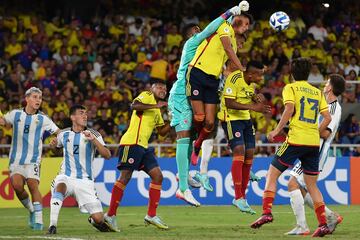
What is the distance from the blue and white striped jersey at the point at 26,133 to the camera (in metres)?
15.4

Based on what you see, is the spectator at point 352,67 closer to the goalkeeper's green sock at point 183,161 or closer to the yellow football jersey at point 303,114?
the goalkeeper's green sock at point 183,161

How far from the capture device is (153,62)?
88.1ft

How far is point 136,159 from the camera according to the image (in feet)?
49.1

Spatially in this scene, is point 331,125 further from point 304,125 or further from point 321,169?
point 304,125

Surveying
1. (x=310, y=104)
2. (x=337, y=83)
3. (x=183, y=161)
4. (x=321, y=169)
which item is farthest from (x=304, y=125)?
(x=183, y=161)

◆ ◆ ◆ ◆ ◆ ◆ ◆

* Consignes *
Retranscrivez toutes les lignes ci-dessus sous forme de liste JSON de chaînes, à raison d'une chaîne par ligne, en omettant les lignes vides et l'image.

* Réponse rédigée *
[
  "What is the distance from the blue and white striped jersey at the point at 26,133 to the camera (in metres)?",
  "15.4",
  "Based on what you see, is the spectator at point 352,67 closer to the goalkeeper's green sock at point 183,161 or closer to the yellow football jersey at point 303,114?",
  "the goalkeeper's green sock at point 183,161",
  "How far from the capture device is (153,62)?",
  "88.1ft",
  "How far is point 136,159 from the camera according to the image (in feet)?",
  "49.1",
  "Spatially in this scene, is point 331,125 further from point 304,125 or further from point 321,169?",
  "point 304,125",
  "Surveying",
  "1. (x=310, y=104)",
  "2. (x=337, y=83)",
  "3. (x=183, y=161)",
  "4. (x=321, y=169)",
  "which item is farthest from (x=304, y=125)?",
  "(x=183, y=161)"
]